The News
Latin America is a major producer — and now consumer — of cocaine, accounting for almost a quarter of global demand, the United Nations estimates.
The increased consumption is shifting how the region’s leaders are tackling narcotics-related crime.
While some, like President Nayib Bukele in El Salvador, have continued to fight the war on drugs, other leftist leaders across Latin America appear to be quietly changing their tack through less punitive measures.
SIGNALS
LatAm leaders are ‘quiet quitting’ the war on drugs
Leaders who see the war on drugs as futile but are “unwilling to risk pariah status by forswearing it entirely, appear to be — quietly, sometimes subtly — backing off,” wrote Brian Winter, the editor-in-chief of Americas Quarterly.
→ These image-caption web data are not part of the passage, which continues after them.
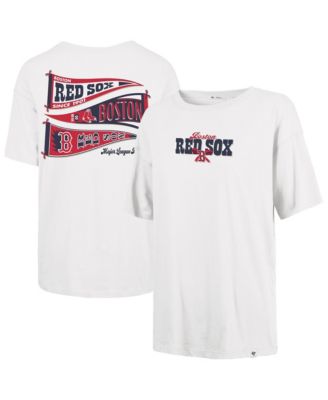 Women's Boston Red Sox Bow Banner Sadie T-Shirt
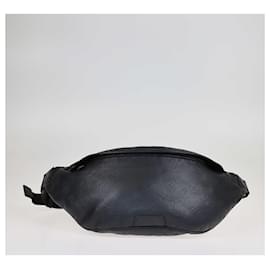 Louis Vuitton-LOUIS VUITTON Bags T.  Leather-Black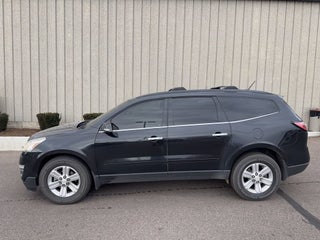 2014 Chevrolet Traverse LT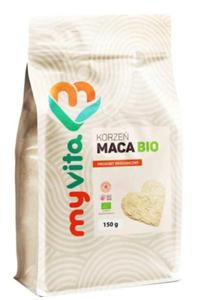 Myvita Maca Proszek Bio 150 G Wzmacnia I Odywia - 2874708312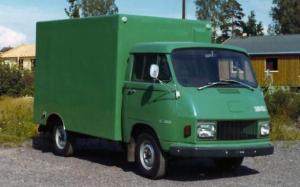 Hanomag-Henschel F 30 VBK '1971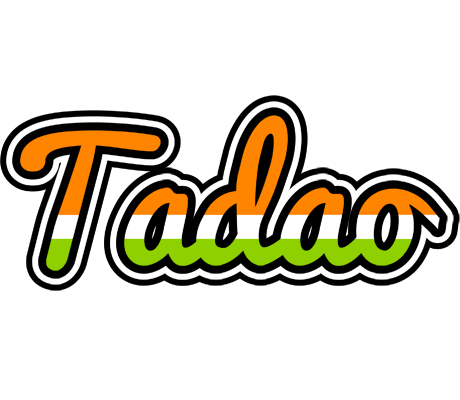 Tadao mumbai logo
In Mexico —which saw another record-breaking year of murders — President Andrés Manuel López Obrador has adopted a “hugs not bullets” policy that has inadvertently led to more violence and increasingly militarized law enforcement. He has also cast blame on the U.S. for the fentanyl crisis, despite evidence pointing to the contrary. Colombia’s leftist leader Gustavo Petro, meanwhile, has called the war on drugs a “failure” and has pushed other Latin American countries to approach drug use as a “public health problem.” And in Brazil, some officials have reportedly avoided interfering in the dynamic between the two main drug gangs. The rise in political assassinations in countries like Mexico means officials are partly more averse to directly confronting drug cartels. And Mexico and Colombia’s experiences have shown that governments that try to solve the drug crisis with violent crackdowns “are akin to surgeons with machetes,” a Latin America expert wrote in El País.
America is losing allies in its drug fight with the rise of leftist leaders
Colombia is the world’s largest producer of cocaine, but the leftist government led by President Gustavo Petro has taken a softer approach to drug policy, including decriminalizing cocaine for personal use and suggesting fully legalizing it. “Even a small experiment in decriminalizing cocaine production in Colombia would have huge implications,” The Economist’s Americas editor Emma Hogan wrote in 2022, noting that neighboring North America is still the world’s largest consumer of drugs. A former U.S. official said that Mexico has made it challenging for American drug enforcement agents to operate there, while “Brazil is not particularly on board.” Losing its most important Latin American allies in the war on drugs has significantly weakened the U.S.’ decades-long “prohibition model,” one expert told the Economist.
Women are increasingly involved in drug cartels and organized crime
There is “a rise of women in the most violent and dangerous structures of organized crime” across Latin America, NBC News reported, citing data showing an increase in women charged for their involvement in drug cartels and organized crime. “Sometimes, criminal organizations offer some women the opportunity to develop a leadership scheme,” an academic told NBC News. “And since prejudice and machismo make them invisible in some way — they can advance in those activities without being seen.” Women’s roles often involve “low-level” activities, but some have risen to be the bosses — or “narcas” — of operations. “Something that surprises me a lot is the amazement of people who cannot believe that women know how to organize logistics, how to launder money, even how to execute violent operations,” a journalist who reports on security issues said.